When my son was 4 he spent days talking like a pirate, answering only with “arrrggggghhhh” or “pieces of 8, pieces of 8”. It drove me insane! He adopted a pirate language which he would use in every possible situation. Do you want some tea? “Aye, Shiver me timbers , that I do matey“ Did you wash your hands? “Yo ho ho, I washed them with rum…” You get the picture.
So, what’s even sillier and even more daft than 4 year olds marching on Downing Street? Using data derived from testing these 4 year olds to prop up the entire school accountability system, that’s what!
In September, schools all over the country are being asked to trial a baselining system to measure children’s performance in English and maths when they first arrive in school. This data will not be used by teachers to help get to know their new reception pupils… teachers do that already and will continue to do so in their own tried and tested ways, learning about the whole child and their idiosyncrasies along the way. Conversely, the Baseline data will bypass teachers and go straight into the DfE’s accountability machine, remaining there for years, like buried treasure…

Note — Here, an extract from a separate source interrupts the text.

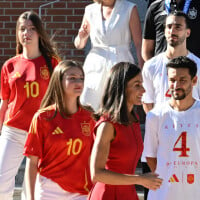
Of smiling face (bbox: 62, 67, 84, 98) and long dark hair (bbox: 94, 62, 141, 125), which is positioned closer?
long dark hair (bbox: 94, 62, 141, 125)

This treasure will be dug up when these children are older and wiser and used to compare their schools against one another. The answers these young children gave in their first weeks of school, when they were nervous and new, will be used to hold schools and teachers to account, providing figures for league tables and performance statistics for years to come.
Any data that would have been collected from my son when he was 4 would have been utterly useless in judging his ability in real terms. “What’s 1 + 3?” “Ahoy Matey!”, “Can you spell cat?” “Go walk the plank”… etc etc…
Gathering data from testing 4 year olds and using it years later as a reliable way to measure school success? Silly? Daft? Terrifyingly so!
This is just another part of the DfE’s obsession with collecting data and their refusal to listen to those telling them it is unreliable. This May, at the other end of the school system, more tests take place, just as unreliable and just as controversial. The Year 6 SATs are essentially baselining primary pupils before they go off to secondary schools, gathering data which will feed into the secondary school Progress 8 accountability tool, again used to hold schools and teachers to account.
Just as with Baseline, these SAT tests often provide unreliable data, not because of the age or inexperience of the children involved but because these tests are enormously high stakes for the schools. Over-preparation to achieve great results through Easter revision clubs, excessive homework and breakfast cramming sessions is all too common and leads to unreliable baselining for secondary schools and false target setting for GCSE. The DfE’s accountability system is already deeply flawed.
So, while we might have a giggle at the sight of these 4 year olds marching onto Downing Street this week, their cause is very serious. Their protest is not just about what happens in reception class. Baseline is part of a system that runs from the age of 4 to the age of 16 and it simply isn’t working.
These 4 year olds are marching against adding another layer of unreliable nonsense to an already unreliable system.
It’s time to give Baseline and SATs the heave ho… the DfE is steering a sinking ship!